* _Written request_:
Transcribe every row below verbatim, leaving the pictures out of your output.

• • •

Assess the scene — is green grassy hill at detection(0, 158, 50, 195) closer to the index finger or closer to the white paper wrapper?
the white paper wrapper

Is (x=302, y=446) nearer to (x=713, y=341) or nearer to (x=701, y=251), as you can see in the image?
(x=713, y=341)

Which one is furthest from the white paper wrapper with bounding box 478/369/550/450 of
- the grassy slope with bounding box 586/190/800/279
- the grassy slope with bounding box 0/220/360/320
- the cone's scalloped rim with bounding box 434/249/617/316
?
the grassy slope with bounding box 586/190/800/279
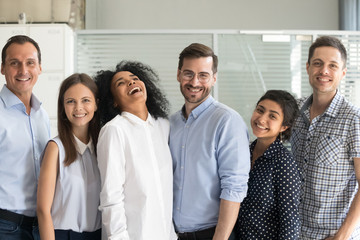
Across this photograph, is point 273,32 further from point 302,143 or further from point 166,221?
point 166,221

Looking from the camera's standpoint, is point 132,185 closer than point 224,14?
Yes

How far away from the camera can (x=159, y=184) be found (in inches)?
64.8

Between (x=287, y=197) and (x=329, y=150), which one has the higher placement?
(x=329, y=150)

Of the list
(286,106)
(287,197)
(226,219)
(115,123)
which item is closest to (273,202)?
(287,197)

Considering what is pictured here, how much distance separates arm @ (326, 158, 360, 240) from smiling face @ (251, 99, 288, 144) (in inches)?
16.9

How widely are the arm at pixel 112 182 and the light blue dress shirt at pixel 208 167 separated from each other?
272 mm

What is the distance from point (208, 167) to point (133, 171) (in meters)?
0.32

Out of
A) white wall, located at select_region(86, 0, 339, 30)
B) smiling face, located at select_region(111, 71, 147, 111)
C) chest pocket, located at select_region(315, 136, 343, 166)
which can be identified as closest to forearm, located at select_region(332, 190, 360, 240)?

• • •

* _Written answer_:
Assess the scene — is green grassy hill at detection(0, 158, 50, 195) closer to the index finger or closer to the white paper wrapper?
the white paper wrapper

Is (x=302, y=446) nearer to (x=713, y=341) or nearer to (x=701, y=251), as you can see in the image?
(x=713, y=341)

Which one is furthest from the white paper wrapper with bounding box 478/369/550/450 of
- the grassy slope with bounding box 586/190/800/279
- the grassy slope with bounding box 0/220/360/320
- the cone's scalloped rim with bounding box 434/249/617/316
?
the grassy slope with bounding box 586/190/800/279
Across this photograph, is point 273,32 further from point 302,143 or further from point 166,221?
point 166,221

Looking from the camera's standpoint, is point 132,185 closer than point 224,14?
Yes

How far away from the camera can (x=159, y=184) be found (in inches)?
64.8

Between (x=287, y=197) and (x=329, y=150), which one has the higher placement?
(x=329, y=150)

Of the list
(286,106)
(287,197)
(226,219)
(115,123)
which item is closest to (273,202)?
(287,197)

Considering what is pictured here, how much distance separates arm @ (326, 158, 360, 240) from smiling face @ (251, 99, 288, 144) (in inches)?
16.9

How widely are the arm at pixel 112 182 and the light blue dress shirt at pixel 208 167 separated from each other?
272 mm

What is the distance from point (208, 167) to point (133, 171) (in meters)?
0.32

Out of
A) white wall, located at select_region(86, 0, 339, 30)
B) smiling face, located at select_region(111, 71, 147, 111)
C) chest pocket, located at select_region(315, 136, 343, 166)
which can be identified as closest to forearm, located at select_region(332, 190, 360, 240)?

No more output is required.